Nervzeit Corona. Draußen ist es sehr ruhig. Dafür rumort es in uns selbst umso mehr. Für Menschen, die sich persönlich weiterentwickeln möchten, ist das ideal. Denn in dieser Atmosphäre lassen sich auf der Reise hin zu energetischer Souveränität viel weitere Strecken zurückzulegen als sonst. Kleine Anregung und Wegzehrung.

Homeoffice-Gefühl

„Wie in einem Kokon“, antwortete eine neue Klientin am Telefon. Der erste Lockdown wegen Corona hatte gerade erst begonnen, und ich hatte sie gefragt, wie sie sich im Homeoffice fühle. Was denn in einem Kokon passiere?, wollte ich dann von ihr wissen.
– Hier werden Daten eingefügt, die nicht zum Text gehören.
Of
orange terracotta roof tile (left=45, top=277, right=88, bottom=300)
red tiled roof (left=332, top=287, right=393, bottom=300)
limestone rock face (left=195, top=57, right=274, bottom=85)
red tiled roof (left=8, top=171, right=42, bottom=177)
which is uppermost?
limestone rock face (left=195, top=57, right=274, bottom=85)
Wie aus der Pistole geschossen kam die Antwort: „Absterben!“

Gap zwischen Rolle und Selbstbild

Diese Antwort erstaunte mich, und so fragte ich, was in einem Kokon denn noch geschehen könnte. Es dauerte etwas, bis sehr zaghaft zu hören war: „Vielleicht ein Schmetterling werden?“ Nun war die promovierte Wirtschaftswissenschaftlerin und Führungskraft in einem großen Unternehmen ihrerseits erstaunt – von sich selbst. Aber irgendwie sei das auch typisch für sie, so über sich zu denken, meinte sie dann. Schon waren wir mittendrin in Sprachbarkenarbeit, hier mit dem Ziel, den Gap zwischen der Rolle der Klientin im Unternehmen und ihrem Selbstbild kleiner zu machen bzw. möglichst zu schließen.

Themen kommen hoch

Der Lockdown hat sich als eine ideale Zeit für persönliche Entwicklung herausgestellt. Denn Menschen, die nichts anderes gewohnt waren, als sich jederzeit hier, da oder dort in kleinen oder großen Gruppen mit anderen zu treffen, hatten bzw. haben plötzlich sehr mit sich zu tun. Das bringt Themen in ihnen hoch. Familien hocken enger zusammen. Das bringt Themen zwischen den Familienmitgliedern hoch. Oder sie sitzen vorm Bildschirm und müssen stundenlang auf digitaler Ebene konferieren. Das bringt Themen in Bereichen hoch, von denen das Alltagsbewusstsein noch gar nicht wusste, dass es diese Bereiche überhaupt gibt.

Energiehunger wird größer

Der gewohnte Problemlösungsversuch „ich geh mal woanders hin“ funktioniert nicht mehr. Ablenkungen durch Restaurantbesuche, Kulturveranstaltungen, Feiern und Feste sind nicht möglich. Wie lange noch, wie oft noch, wird es je wieder so, wie es mal war, niemand hat darauf eine Antwort. Doch eins scheint mir sicher: Die Coronazeit samt Energiehunger verursachenden Lockdowns ist eine ideale Gelegenheit für persönliche Entwicklung. Vor allem, was energetische Souveränität anbelangt.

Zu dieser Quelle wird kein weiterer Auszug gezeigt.